STATED EXERCISE A >> Please repeat the stretch of the bread-baking text from "Make up the" through "(25 x 10 cm).", word for word.

QUOTED TEXT >>
┌────────
You cannot use the normal skewer test
to find out whether bread is completely
cooked, as freshly baked bread will
continue to stick until it has cooled right
down. It is best to tap the underside of
the loaf. If it sounds hollow the bread is
cooked and can be placed on a rack to
cool down.
If you do not want to take bread out of
the oven after baking it, select a lower
setting to prevent it getting over cooked
and too dark on the surface.
Bread mixes
With Automatic programmes the dough
goes into the oven without being
proved first. The proving phase and the
duration are part of the programme.
Make up the dough following packet
instructions. Use the amount of liquid
specified for oven baking.
Bake all bread mixes in a greased loaf
tin (25 x 10 cm).
Slash the top before placing the loaf in
the oven and brush it with a little water.
If you do not want to take bread out of
the oven after baking it, select a lower
setting to prevent it getting over cooked
and too dark on the surface.
└────────
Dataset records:
┌────────
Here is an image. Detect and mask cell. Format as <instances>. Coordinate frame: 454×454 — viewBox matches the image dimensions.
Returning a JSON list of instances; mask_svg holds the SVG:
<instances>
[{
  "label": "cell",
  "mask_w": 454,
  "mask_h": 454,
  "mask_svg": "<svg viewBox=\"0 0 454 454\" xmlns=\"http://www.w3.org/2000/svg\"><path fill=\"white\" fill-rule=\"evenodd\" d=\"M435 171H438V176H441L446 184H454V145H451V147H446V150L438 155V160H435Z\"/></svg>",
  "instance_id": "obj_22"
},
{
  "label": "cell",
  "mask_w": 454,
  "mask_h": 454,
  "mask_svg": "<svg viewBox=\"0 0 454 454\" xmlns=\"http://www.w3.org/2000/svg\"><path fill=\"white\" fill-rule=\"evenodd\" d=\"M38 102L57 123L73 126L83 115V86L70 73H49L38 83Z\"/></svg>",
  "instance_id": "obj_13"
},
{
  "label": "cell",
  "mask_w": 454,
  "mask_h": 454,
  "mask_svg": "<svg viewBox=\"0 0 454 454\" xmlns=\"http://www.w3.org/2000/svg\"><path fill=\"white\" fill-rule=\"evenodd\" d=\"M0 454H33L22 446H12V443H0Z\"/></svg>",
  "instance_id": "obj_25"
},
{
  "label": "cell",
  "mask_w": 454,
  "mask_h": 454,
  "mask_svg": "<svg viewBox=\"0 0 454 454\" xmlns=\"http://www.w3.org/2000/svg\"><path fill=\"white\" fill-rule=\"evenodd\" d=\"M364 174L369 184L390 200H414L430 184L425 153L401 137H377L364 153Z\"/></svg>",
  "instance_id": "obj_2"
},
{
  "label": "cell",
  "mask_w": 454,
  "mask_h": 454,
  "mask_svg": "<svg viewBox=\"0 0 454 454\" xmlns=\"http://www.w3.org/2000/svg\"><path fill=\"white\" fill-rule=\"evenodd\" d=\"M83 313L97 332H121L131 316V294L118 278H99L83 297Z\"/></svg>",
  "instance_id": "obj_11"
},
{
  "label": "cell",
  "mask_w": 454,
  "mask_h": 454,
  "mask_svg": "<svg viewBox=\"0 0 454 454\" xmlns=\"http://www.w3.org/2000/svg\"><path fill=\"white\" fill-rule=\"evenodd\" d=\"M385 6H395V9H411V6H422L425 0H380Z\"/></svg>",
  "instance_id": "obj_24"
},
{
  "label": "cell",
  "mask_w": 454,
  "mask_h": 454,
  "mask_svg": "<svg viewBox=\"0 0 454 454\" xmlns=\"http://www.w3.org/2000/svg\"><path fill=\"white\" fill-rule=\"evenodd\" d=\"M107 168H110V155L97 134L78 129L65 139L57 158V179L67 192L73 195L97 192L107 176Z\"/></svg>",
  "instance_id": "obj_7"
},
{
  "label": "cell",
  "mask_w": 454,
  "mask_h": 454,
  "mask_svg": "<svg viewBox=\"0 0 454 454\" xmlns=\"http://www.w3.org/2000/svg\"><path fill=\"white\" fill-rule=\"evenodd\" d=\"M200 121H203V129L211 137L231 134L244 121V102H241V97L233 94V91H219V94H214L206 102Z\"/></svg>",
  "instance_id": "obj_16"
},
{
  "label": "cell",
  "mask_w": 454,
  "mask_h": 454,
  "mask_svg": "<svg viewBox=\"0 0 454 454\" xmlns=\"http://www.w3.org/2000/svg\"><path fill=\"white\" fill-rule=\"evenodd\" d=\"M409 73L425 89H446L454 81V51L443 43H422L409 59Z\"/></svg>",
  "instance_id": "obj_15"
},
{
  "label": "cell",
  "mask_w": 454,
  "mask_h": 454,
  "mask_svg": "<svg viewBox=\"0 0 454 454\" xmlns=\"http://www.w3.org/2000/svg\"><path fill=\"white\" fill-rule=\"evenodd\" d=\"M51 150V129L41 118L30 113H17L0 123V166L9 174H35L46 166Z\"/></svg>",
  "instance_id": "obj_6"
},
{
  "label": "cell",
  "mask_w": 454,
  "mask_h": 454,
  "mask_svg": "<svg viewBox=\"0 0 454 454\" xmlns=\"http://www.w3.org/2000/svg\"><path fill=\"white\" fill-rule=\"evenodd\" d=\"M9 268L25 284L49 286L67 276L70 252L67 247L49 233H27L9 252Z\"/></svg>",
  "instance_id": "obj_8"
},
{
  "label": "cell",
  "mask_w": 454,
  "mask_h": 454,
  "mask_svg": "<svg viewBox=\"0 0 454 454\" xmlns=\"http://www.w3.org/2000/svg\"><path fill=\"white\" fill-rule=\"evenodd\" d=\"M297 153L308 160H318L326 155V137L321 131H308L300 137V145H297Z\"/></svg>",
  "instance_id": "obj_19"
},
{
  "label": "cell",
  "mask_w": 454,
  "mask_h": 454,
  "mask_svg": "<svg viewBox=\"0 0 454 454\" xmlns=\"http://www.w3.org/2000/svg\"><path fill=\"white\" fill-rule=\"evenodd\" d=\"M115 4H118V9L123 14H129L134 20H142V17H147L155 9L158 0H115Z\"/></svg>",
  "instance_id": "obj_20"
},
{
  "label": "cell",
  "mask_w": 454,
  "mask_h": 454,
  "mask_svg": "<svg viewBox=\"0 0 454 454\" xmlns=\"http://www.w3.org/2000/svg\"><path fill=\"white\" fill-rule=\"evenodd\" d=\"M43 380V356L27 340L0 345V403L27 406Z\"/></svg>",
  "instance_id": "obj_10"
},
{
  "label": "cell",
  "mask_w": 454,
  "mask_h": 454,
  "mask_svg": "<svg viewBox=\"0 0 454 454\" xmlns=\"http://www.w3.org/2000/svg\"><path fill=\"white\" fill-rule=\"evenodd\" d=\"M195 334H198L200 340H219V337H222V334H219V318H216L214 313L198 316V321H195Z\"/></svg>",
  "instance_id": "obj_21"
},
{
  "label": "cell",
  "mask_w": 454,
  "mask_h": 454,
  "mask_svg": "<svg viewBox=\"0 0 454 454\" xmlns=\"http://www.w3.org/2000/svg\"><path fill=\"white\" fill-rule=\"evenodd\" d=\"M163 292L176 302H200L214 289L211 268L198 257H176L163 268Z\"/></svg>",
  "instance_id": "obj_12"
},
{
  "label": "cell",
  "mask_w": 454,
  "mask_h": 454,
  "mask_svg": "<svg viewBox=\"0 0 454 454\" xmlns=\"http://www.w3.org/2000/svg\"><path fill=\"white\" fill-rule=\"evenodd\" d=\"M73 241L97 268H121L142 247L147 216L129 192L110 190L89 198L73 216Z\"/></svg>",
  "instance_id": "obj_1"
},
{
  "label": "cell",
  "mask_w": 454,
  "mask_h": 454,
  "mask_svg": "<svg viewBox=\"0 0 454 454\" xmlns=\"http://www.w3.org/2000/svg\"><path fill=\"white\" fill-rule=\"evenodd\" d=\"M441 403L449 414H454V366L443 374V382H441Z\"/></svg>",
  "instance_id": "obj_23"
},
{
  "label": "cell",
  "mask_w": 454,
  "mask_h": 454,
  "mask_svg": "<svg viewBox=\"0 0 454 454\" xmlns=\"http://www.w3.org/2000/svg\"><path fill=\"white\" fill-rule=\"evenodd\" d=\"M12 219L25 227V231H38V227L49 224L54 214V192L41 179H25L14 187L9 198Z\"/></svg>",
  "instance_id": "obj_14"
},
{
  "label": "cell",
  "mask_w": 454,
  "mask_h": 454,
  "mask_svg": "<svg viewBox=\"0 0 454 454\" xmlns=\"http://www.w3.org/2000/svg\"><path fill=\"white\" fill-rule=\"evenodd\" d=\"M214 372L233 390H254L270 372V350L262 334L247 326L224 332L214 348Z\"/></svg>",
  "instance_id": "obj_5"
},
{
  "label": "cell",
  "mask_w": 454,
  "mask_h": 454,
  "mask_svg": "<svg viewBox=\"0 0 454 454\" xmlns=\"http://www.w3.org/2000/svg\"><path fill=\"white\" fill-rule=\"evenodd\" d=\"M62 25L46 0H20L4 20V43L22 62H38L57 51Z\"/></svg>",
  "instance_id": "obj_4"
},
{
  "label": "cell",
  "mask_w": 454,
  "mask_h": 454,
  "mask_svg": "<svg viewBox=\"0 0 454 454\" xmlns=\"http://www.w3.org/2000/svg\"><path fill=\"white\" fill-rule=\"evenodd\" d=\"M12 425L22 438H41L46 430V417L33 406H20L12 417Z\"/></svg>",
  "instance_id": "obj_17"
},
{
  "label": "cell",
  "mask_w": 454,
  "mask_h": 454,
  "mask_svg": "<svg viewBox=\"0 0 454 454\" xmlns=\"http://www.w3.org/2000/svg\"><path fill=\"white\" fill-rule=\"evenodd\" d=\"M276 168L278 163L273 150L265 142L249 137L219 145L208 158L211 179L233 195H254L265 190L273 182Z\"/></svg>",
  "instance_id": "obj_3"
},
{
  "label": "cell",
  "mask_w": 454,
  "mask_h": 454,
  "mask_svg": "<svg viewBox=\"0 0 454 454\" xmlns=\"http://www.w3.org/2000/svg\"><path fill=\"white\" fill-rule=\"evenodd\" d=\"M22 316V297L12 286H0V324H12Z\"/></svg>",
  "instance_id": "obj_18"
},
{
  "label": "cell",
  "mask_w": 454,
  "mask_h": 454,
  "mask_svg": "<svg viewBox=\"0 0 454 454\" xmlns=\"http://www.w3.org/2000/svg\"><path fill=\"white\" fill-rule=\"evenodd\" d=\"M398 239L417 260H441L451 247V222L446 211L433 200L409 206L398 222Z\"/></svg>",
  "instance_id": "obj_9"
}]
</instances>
└────────
STATED EXERCISE B >> Identify each line of the records above that contains the string "instances", and copy those lines.

PROBLEM SOLUTION A >>
Make up the dough following packet
instructions. Use the amount of liquid
specified for oven baking.
Bake all bread mixes in a greased loaf
tin (25 x 10 cm).

PROBLEM SOLUTION B >>
Here is an image. Detect and mask cell. Format as <instances>. Coordinate frame: 454×454 — viewBox matches the image dimensions.
Returning a JSON list of instances; mask_svg holds the SVG:
<instances>
</instances>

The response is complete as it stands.